■ RECORDS PROVIDED:
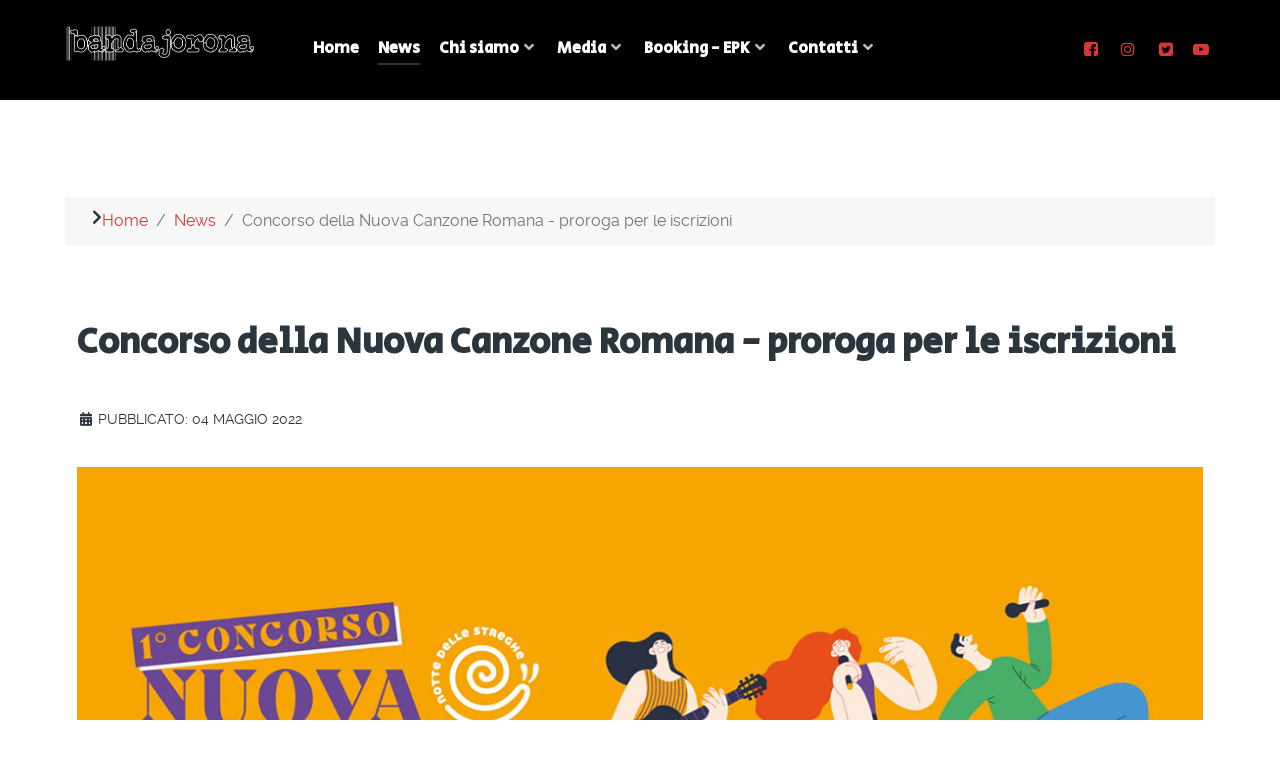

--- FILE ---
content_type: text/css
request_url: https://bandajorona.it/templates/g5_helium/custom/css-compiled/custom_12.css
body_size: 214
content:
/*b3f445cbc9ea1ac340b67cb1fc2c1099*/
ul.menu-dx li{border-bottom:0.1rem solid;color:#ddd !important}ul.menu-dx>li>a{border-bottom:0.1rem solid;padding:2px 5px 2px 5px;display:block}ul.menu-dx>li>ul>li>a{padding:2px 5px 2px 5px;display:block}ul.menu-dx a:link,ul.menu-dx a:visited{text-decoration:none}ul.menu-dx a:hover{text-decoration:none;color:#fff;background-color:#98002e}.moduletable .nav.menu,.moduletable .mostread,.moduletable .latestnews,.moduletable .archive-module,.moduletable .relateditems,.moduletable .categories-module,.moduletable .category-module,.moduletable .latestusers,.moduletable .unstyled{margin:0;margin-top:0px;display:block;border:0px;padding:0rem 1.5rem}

...

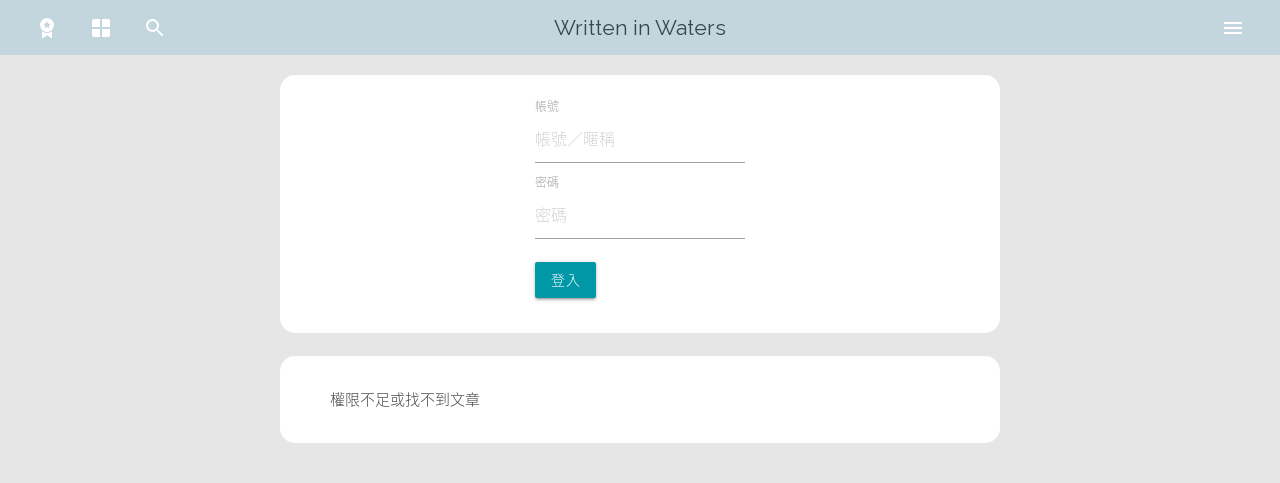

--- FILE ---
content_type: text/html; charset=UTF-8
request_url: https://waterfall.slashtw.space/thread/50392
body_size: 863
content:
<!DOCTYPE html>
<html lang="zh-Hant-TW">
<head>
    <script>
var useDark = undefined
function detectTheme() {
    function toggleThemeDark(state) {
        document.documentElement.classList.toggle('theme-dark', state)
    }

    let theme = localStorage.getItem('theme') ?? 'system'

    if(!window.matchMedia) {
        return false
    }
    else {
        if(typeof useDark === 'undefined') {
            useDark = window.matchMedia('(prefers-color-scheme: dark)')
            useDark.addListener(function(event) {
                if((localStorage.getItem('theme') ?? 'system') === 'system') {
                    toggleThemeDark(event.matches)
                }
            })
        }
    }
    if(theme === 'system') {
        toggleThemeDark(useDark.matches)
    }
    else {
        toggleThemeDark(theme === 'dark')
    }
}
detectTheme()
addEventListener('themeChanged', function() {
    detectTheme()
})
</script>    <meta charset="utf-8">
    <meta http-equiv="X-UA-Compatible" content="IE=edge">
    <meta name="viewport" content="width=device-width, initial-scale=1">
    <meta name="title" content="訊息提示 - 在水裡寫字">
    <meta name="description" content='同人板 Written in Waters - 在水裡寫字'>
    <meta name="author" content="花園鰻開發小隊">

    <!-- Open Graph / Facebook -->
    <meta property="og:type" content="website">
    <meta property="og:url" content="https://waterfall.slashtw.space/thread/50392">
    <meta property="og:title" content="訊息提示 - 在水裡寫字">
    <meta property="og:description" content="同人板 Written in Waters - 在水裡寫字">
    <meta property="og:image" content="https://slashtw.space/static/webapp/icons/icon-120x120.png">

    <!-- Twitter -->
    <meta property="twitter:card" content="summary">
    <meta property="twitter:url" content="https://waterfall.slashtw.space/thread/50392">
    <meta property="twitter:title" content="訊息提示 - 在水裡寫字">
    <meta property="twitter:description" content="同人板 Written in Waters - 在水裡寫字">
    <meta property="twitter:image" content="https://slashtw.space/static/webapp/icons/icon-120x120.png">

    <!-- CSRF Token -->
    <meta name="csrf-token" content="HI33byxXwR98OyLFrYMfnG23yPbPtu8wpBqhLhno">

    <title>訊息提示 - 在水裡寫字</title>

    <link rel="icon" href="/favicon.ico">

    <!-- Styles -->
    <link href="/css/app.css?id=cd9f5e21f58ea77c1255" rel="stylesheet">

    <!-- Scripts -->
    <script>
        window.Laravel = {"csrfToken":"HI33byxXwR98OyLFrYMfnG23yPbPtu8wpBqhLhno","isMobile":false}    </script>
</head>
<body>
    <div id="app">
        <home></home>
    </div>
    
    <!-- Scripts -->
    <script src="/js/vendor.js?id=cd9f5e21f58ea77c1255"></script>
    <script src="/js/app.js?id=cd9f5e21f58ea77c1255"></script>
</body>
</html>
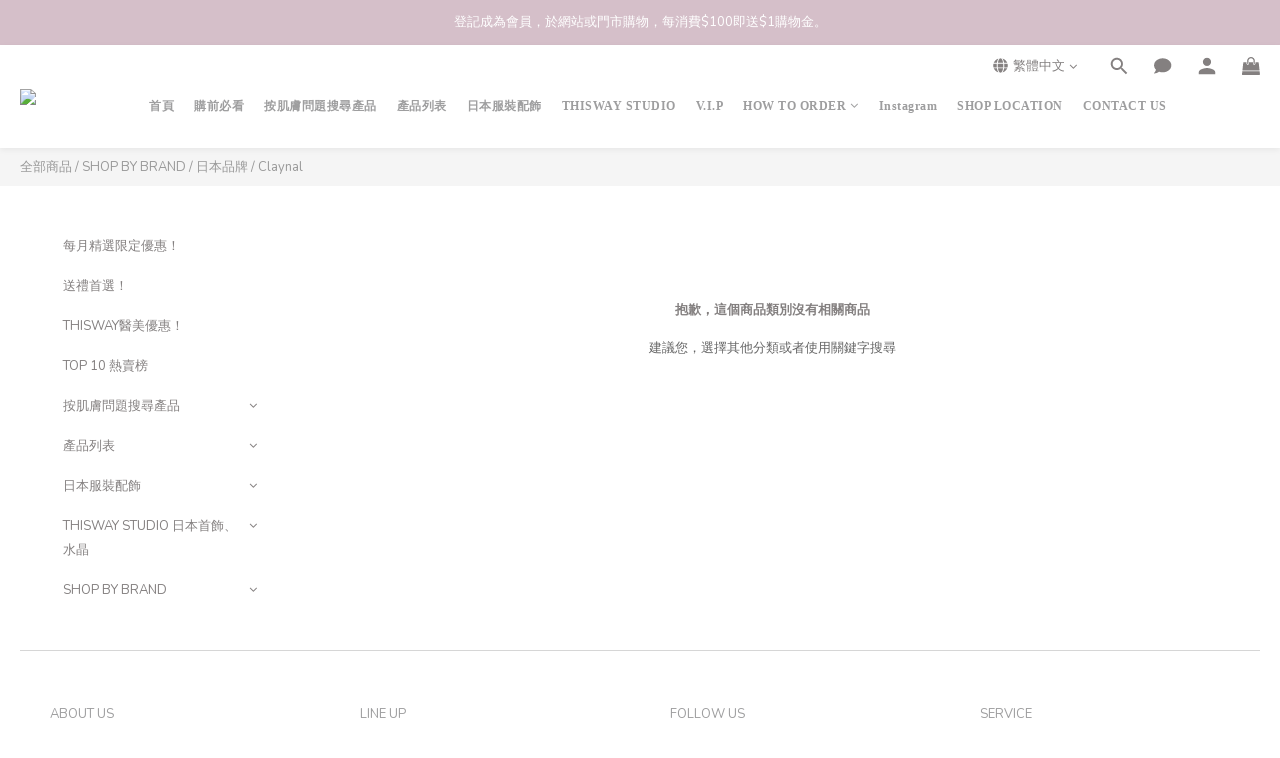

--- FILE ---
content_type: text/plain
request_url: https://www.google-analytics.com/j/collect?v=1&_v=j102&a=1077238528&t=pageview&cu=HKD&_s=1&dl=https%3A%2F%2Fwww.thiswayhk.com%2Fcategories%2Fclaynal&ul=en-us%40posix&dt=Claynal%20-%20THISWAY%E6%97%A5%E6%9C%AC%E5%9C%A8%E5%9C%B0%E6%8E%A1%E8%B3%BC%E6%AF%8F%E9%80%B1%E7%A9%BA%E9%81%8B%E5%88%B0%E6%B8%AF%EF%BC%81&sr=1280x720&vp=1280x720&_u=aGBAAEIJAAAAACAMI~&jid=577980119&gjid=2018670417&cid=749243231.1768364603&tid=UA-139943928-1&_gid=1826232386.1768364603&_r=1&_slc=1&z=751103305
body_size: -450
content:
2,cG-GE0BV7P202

■ TASK OBJECTIVE: Look back at the data above. Transcribe exactly the lines starting at the line that contains "content_type: text/plain" and ending at the line that contains "2,cG-GE0BV7P202".

■ SOLUTION:
content_type: text/plain
request_url: https://www.google-analytics.com/j/collect?v=1&_v=j102&a=1077238528&t=pageview&cu=HKD&_s=1&dl=https%3A%2F%2Fwww.thiswayhk.com%2Fcategories%2Fclaynal&ul=en-us%40posix&dt=Claynal%20-%20THISWAY%E6%97%A5%E6%9C%AC%E5%9C%A8%E5%9C%B0%E6%8E%A1%E8%B3%BC%E6%AF%8F%E9%80%B1%E7%A9%BA%E9%81%8B%E5%88%B0%E6%B8%AF%EF%BC%81&sr=1280x720&vp=1280x720&_u=aGBAAEIJAAAAACAMI~&jid=577980119&gjid=2018670417&cid=749243231.1768364603&tid=UA-139943928-1&_gid=1826232386.1768364603&_r=1&_slc=1&z=751103305
body_size: -450
content:
2,cG-GE0BV7P202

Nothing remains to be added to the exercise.